Date | November 2017 | Marks available | 2 | Reference code | 17N.3sp.hl.TZ0.4 |
Level | HL only | Paper | Paper 3 Statistics and probability | Time zone | TZ0 |
Command term | State | Question number | 4 | Adapted from | N/A |
Question
The random variables \(U,{\text{ }}V\) follow a bivariate normal distribution with product moment correlation coefficient \(\rho \).
A random sample of 12 observations on U, V is obtained to determine whether there is a correlation between U and V. The sample product moment correlation coefficient is denoted by r. A test to determine whether or not U, V are independent is carried out at the 1% level of significance.
State suitable hypotheses to investigate whether or not \(U\), \(V\) are independent.
Find the least value of \(|r|\) for which the test concludes that \(\rho \ne 0\).
Markscheme
\({{\text{H}}_0}:\rho = 0;{\text{ }}{{\text{H}}_1}:\rho \ne 0\) A1A1
[2 marks]
\(\nu = 10\) (A1)
\({t_{0.005}} = 3.16927 \ldots \) (M1)(A1)
we reject \({{\text{H}}_0}:\rho = 0\) if \(\left| t \right| > 3.16927 \ldots \) (R1)

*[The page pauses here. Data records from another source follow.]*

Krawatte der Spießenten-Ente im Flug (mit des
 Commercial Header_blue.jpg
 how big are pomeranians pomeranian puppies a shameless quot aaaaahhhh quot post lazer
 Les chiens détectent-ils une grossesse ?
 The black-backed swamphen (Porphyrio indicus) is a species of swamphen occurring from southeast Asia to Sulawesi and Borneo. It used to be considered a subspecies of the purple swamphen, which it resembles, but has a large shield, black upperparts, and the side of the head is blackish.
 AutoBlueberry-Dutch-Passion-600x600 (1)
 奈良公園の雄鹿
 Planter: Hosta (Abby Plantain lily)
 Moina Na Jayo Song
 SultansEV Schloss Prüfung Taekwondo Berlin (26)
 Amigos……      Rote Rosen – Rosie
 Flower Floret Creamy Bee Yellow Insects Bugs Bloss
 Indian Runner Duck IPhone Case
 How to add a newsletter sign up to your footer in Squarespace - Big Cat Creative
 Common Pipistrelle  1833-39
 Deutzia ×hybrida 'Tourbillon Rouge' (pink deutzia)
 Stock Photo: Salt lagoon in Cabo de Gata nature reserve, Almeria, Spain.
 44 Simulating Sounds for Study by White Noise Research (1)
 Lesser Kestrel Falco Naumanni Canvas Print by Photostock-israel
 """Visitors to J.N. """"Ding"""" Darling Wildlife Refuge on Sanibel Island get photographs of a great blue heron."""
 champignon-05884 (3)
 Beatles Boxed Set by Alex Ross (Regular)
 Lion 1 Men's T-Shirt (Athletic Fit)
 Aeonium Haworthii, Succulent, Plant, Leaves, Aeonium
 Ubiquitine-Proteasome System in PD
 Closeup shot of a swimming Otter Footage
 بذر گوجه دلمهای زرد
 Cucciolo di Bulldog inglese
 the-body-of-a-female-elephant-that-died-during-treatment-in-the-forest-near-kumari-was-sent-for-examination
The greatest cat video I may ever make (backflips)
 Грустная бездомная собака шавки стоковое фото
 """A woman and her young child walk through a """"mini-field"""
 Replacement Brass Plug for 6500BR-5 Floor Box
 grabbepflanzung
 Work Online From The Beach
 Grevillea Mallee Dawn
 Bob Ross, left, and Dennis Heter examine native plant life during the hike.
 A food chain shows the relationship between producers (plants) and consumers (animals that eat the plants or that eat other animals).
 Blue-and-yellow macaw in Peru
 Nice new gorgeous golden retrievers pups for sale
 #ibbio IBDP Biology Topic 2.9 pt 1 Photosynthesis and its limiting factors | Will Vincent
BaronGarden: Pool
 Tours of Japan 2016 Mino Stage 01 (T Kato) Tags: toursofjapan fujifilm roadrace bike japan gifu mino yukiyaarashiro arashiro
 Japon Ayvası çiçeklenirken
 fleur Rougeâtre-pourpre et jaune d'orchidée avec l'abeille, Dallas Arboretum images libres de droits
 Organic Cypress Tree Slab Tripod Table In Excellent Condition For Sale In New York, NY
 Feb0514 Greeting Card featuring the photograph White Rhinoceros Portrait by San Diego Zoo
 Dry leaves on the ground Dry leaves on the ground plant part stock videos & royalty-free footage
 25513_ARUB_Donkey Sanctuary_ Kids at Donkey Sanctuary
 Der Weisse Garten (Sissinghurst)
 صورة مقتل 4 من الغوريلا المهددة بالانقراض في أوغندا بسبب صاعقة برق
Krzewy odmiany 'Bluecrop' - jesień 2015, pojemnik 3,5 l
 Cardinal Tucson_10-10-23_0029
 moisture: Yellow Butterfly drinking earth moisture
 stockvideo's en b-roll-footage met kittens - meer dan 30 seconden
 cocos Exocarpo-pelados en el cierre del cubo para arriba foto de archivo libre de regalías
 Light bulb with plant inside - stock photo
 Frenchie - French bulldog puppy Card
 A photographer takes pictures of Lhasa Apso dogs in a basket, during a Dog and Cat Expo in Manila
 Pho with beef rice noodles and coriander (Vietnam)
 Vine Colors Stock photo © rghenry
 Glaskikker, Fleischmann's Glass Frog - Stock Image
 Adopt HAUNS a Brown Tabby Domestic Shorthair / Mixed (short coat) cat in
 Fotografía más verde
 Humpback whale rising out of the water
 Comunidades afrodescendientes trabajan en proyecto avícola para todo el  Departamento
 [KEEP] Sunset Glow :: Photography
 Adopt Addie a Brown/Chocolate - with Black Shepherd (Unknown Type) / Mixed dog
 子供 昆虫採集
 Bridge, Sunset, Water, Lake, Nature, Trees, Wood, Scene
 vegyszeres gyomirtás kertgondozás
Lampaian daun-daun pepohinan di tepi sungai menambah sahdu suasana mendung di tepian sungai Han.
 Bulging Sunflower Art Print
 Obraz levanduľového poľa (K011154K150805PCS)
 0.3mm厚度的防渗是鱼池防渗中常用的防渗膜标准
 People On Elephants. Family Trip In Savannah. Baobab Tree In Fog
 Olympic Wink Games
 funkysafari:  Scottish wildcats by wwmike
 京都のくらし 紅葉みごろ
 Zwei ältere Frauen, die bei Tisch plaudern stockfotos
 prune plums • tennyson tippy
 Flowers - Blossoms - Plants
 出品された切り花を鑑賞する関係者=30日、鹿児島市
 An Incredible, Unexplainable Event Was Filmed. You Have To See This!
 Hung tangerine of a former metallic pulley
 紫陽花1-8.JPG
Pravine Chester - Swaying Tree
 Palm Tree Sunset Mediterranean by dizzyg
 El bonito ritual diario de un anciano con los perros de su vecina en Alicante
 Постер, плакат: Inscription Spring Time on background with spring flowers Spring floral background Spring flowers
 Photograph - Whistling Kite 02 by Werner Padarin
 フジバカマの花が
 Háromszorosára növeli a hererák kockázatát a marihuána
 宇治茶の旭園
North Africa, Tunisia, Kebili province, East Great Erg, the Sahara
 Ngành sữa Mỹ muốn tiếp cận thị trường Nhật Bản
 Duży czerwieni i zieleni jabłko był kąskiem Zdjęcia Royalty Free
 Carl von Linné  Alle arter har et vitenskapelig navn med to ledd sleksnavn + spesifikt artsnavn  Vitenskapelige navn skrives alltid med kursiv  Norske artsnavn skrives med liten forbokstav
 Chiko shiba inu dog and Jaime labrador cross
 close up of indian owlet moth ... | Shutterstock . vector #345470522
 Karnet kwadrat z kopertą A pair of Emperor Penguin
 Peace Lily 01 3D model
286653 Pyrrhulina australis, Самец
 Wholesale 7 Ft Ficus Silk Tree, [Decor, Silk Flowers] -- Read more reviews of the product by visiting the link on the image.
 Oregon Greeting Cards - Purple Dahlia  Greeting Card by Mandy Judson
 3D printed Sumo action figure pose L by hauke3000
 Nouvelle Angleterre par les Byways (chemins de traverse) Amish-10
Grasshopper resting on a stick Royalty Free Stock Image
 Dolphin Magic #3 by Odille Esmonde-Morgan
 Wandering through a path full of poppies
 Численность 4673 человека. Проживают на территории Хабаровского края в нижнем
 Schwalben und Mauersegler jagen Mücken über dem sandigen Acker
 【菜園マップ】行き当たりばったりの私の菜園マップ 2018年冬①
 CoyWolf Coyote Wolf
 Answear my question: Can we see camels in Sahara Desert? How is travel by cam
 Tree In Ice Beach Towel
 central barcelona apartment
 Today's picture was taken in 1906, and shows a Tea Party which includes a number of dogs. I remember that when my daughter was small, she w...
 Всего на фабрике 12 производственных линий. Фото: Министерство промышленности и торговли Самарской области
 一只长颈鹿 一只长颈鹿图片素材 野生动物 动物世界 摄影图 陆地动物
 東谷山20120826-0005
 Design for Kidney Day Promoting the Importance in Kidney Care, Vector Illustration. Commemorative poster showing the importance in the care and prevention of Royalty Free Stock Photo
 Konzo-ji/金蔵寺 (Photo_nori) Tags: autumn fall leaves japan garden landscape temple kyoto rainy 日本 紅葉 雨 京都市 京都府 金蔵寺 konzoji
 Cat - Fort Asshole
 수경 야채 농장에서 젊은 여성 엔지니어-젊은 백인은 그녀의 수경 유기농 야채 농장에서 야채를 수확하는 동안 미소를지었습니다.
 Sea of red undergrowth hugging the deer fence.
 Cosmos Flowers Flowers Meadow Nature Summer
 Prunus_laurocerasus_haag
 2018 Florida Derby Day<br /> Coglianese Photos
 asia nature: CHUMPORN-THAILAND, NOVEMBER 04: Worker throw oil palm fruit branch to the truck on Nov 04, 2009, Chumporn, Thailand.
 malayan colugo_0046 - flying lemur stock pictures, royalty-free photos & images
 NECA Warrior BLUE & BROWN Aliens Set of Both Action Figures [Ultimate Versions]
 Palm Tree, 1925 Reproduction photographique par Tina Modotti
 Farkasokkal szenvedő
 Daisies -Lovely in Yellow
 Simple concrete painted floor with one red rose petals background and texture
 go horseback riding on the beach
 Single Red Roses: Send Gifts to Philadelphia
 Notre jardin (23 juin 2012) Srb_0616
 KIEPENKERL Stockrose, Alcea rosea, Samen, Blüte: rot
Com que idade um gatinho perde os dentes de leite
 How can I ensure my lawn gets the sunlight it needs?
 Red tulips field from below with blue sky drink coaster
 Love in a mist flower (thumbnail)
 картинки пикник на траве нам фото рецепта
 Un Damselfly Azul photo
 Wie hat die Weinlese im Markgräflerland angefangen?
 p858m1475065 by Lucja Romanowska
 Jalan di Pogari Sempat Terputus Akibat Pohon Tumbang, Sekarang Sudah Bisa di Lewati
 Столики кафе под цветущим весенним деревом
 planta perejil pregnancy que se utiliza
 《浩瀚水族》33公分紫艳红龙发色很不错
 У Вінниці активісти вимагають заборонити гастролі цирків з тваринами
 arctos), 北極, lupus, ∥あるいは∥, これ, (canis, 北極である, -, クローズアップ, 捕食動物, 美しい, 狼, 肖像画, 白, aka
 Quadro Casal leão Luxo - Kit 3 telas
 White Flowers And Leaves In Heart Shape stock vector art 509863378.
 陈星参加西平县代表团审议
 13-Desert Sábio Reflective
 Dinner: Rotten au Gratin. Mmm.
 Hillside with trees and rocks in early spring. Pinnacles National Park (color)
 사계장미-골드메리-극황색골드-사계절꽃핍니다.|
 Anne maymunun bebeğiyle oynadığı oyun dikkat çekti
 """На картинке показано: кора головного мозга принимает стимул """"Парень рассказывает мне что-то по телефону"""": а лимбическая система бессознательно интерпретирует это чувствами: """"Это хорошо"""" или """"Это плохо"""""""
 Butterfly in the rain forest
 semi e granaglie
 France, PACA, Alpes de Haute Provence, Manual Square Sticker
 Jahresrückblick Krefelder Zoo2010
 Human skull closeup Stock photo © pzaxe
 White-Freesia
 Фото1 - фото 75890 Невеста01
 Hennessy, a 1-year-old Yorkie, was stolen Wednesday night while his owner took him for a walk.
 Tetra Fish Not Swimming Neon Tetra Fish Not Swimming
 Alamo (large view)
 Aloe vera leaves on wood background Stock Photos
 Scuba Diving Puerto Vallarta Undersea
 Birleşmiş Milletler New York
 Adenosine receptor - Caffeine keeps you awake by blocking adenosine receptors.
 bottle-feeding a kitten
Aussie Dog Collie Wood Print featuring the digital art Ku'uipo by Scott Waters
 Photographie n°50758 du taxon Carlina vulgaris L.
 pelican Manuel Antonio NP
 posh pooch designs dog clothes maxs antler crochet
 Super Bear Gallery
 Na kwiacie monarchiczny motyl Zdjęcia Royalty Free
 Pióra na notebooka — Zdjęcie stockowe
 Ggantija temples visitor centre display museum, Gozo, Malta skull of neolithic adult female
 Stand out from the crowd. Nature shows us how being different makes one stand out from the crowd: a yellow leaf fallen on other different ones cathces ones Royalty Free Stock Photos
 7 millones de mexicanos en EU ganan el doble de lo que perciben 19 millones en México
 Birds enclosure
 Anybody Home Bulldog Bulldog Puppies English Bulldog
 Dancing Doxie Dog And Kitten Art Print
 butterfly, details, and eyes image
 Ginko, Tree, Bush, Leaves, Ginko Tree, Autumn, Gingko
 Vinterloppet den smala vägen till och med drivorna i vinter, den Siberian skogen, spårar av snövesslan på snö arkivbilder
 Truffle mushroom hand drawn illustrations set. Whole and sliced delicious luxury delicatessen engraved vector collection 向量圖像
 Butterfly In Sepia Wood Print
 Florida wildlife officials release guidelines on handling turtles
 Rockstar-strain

attempting to solve \(\left| r \right|\sqrt {\frac{{10}}{{1 - {r^2}}}} > 3.16927 \ldots \) for \(\left| r \right|\) M1
Note: Allow = instead of >.
(least value of \(\left| r \right|\) is) 0.708 (3 sf) A1
Note: Award A1M1A0R1M1A0 to candidates who use a one-tailed test. Award A0M1A0R1M1A0 to candidates who use an incorrect number of degrees of freedom or both a one-tailed test and incorrect degrees of freedom.
Note: Possible errors are
10 DF 1-tail, \(t = 2.763 \ldots \), least value \( = \) 0.658
11 DF 2-tail, \(t = 3.105 \ldots \), least value \( = \) 0.684
11 DF 1-tail, \(t = 2.718 \ldots \), least value \( = \) 0.634.
[6 marks]